Boeing got hit with a new wave of canceled plane orders - CNN

Boeing got hit with a new wave of canceled plane orders

New York (CNN Business)The flood of canceled Boeing plane orders has returned.

The company reported Tuesday that 60 orders were canceled in June, mostly by aircraft leasing companies.
It's not as bad as the 150 orders canceled in March and 108 in April. But after seeing canceled orders plummet in May to only 18 cancellations, June's 60 cancellations were a move in the wrong direction.
    Boeing (BA) also dropped an additional 123 planes from its backlog of orders because it no longer can be certain those orders will be filled. Some of that uncertainty is due to the financial condition of an airline customer. But counted among those tenuous orders are 97 planes that Norwegian Air Shuttle says it has canceled, but which Boeing has yet to acknowledge in its cancellation total.
      Fortunately for Boeing it still has more than 4,500 jets in its backlog, enough to keep its factories working for years to come. But the June results mean Boeing has 843 canceled or uncertain orders in 2020, compared to only 59 new orders.
      On the other side of the ledger, it could count only one new order in the month -- for a 767 freighter destined for FedEx (FDX).
      Most of the planes canceled or dropped from the backlog were the 737 Max, the troubled jet that has been grounded since March 2019 following two fatal crashes that killed 346 people. There were also five 787 Dreamliner jets among the planes that Norwegian says it canceled.
        Boeing was able to deliver 10 jets, as it ramped up production that had been shut because of health concerns related to the Covid-19 pandemic.

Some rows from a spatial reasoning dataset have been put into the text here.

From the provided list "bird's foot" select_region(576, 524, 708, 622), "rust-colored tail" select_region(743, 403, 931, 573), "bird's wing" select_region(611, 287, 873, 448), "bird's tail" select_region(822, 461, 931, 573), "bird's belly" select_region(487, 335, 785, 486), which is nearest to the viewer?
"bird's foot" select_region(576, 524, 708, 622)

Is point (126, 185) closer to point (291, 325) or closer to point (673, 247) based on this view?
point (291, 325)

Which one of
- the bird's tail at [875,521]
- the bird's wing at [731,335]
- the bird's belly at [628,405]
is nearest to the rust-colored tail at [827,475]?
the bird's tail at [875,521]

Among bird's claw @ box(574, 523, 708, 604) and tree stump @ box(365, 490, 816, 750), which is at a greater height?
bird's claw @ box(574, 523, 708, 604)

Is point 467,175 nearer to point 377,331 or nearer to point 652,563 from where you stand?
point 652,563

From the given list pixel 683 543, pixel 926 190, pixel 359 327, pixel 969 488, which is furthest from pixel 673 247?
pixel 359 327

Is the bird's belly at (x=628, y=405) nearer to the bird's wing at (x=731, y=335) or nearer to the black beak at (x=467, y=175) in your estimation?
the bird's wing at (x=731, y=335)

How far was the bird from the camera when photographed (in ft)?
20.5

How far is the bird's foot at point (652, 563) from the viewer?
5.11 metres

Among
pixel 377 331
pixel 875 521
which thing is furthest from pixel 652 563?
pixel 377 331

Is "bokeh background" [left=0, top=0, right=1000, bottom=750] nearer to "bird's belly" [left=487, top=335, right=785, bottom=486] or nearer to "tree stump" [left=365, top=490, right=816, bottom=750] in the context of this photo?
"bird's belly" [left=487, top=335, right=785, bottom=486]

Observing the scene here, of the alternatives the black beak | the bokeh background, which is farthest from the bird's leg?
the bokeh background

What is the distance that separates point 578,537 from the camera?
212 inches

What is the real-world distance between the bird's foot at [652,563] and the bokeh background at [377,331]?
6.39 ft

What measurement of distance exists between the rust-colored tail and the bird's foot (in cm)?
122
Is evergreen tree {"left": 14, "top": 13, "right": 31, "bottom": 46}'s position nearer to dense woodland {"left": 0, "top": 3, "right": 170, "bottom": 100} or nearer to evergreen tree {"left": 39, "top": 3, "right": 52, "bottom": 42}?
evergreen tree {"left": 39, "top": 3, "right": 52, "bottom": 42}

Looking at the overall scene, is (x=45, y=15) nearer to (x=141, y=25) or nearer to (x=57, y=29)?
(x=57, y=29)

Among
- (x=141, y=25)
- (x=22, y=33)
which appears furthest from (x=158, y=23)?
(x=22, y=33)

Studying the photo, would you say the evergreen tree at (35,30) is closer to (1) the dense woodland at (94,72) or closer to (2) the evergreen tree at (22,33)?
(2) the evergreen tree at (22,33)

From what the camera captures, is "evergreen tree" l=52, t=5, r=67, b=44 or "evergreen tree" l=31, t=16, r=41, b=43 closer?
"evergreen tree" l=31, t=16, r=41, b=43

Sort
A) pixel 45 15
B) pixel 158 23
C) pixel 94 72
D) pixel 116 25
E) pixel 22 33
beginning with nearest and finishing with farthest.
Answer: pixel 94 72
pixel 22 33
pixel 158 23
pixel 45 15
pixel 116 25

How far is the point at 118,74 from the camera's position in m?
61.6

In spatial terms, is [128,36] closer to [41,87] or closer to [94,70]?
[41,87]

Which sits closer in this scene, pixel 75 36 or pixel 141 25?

It also restarted production of the 737 Max in late May after temporarily halting production in January, although it has yet to be able to deliver more than 400 of those jets that it has built during the grounding.
        Deliveries are important because most of the money that Boeing gets for building a jet comes at the time of delivery. But its deliveries in the second quarter fell to 20, down from 50 in the first quarter and 90 in the second quarter of 2019.
        The 20 jets delivered represented the lowest number of commercial airplanes delivered in a quarter by Boeing since 1977.
        "Our commercial airplane deliveries in the second quarter reflect the significant impacts of the Covid-19 pandemic on our customers and our operations that included a shutdown of our commercial airplane production for several weeks," said Boeing CFO Greg Smith. "We have and will continue to work with our customers on specific timing and adjustment to deliveries."
        "We continue to closely monitor the commercial marketplace by staying very engaged with our customers around the globe to fully understand short term and long term requirements," he added.
        Most of the 10 jets delivered in June were either freighters or an earlier version of the 737 that is sold to military customers.
          Given the low demand for air travel during the pandemic, passenger airlines have little need or desire to accept delivery of jets. Only about 60% of the roughly 20,600 jets in global fleets are now in service, according to travel and analytics expert Cirium.
          Boeing is in the process of cutting staff by 10%, or 16,000 jobs, as it scaled back production plans going forward to adjust to the lower level of demand.